Ingredients
- 1/3 cup flour
- 1 tsp paprika
- 1.5 lbs round steak, sliced into thin strips
- 4 tbsp butter
- 1 onion, chopped
- 1 garlic clove, minced (or a tablespoon of minced garlic from the can - it's easier)
- 8 oz white mushrooms
- 1 tbsp lemon juice
- 2 tbsp bourbon
- 3 tbsp tomato paste
- 1.5 cups sour cream
- salt and pepper
- 2 tbsp snipped fresh chives or snipped fresh scallions and some shaved Mahon (or similar) cheese, to garnish
- Put the four and paprika in a resealable plastic bag along with salt and pepper to taste. Shake to mix, then add a few steak strips at a time and shake to coat.
- Melt the butter in a large, heavy-bottom skillet over low heat. Add the onion and garlic and cook, stirring occasionally until softened. (About 5 minutes.)
- Increase the heat to high, add the steak strips, and cook, stirring constantly, until browned all over.

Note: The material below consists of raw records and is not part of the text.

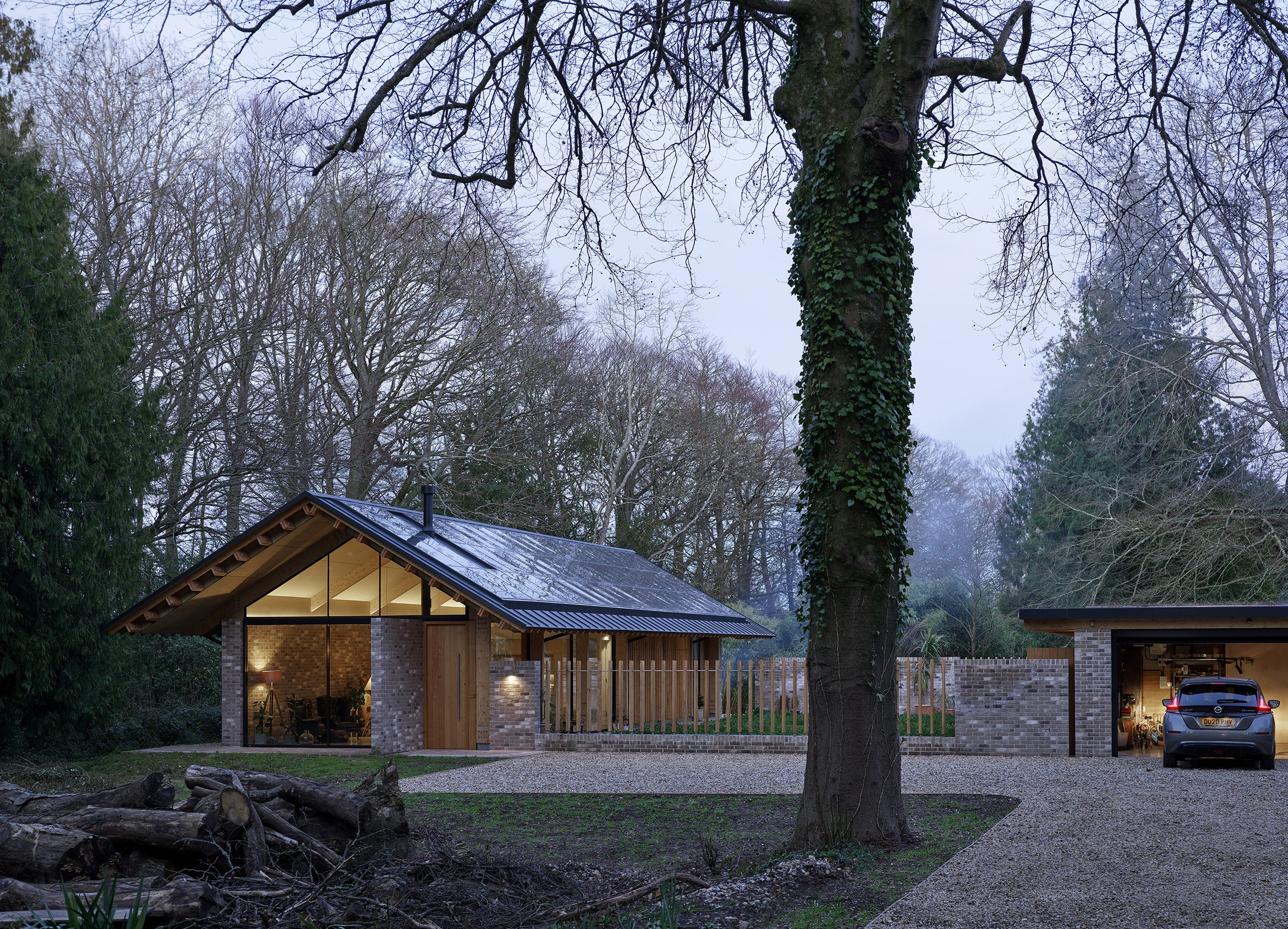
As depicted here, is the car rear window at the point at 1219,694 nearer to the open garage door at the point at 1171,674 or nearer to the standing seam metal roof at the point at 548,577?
the open garage door at the point at 1171,674

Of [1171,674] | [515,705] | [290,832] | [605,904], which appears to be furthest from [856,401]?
[1171,674]

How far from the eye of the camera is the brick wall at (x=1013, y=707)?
1955cm

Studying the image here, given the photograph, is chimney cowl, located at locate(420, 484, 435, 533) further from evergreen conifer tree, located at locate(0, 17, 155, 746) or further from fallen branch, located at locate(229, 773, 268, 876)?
fallen branch, located at locate(229, 773, 268, 876)

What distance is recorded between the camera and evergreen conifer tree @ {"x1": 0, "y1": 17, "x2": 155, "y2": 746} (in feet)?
63.1

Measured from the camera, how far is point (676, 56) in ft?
39.8

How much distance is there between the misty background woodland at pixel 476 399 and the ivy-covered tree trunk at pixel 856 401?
777 cm

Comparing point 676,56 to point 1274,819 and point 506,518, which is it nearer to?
point 1274,819

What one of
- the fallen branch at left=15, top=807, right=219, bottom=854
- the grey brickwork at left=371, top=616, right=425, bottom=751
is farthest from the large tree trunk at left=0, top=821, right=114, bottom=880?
the grey brickwork at left=371, top=616, right=425, bottom=751

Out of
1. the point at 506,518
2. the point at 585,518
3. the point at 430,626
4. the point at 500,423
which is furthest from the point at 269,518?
the point at 585,518

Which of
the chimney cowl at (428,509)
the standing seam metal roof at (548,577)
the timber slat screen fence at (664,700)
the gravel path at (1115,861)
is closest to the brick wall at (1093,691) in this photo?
the timber slat screen fence at (664,700)

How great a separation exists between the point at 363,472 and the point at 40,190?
11128 millimetres

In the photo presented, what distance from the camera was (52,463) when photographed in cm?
1995

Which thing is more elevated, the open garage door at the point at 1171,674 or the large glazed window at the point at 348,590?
the large glazed window at the point at 348,590

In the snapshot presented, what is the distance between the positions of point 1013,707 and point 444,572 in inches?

- Stir in the mushrooms, lemon juice, and bourbon, reduce the heat, and let simmer for 5 minutes.
- Stir in the tomato paste and sour cream and adjust any seasoning, if necessary. Garnish and serve immiately over pasta.
This recipe was adapted from a Beef Stroganoff recipe in The Cook's Companion, but I like mine better.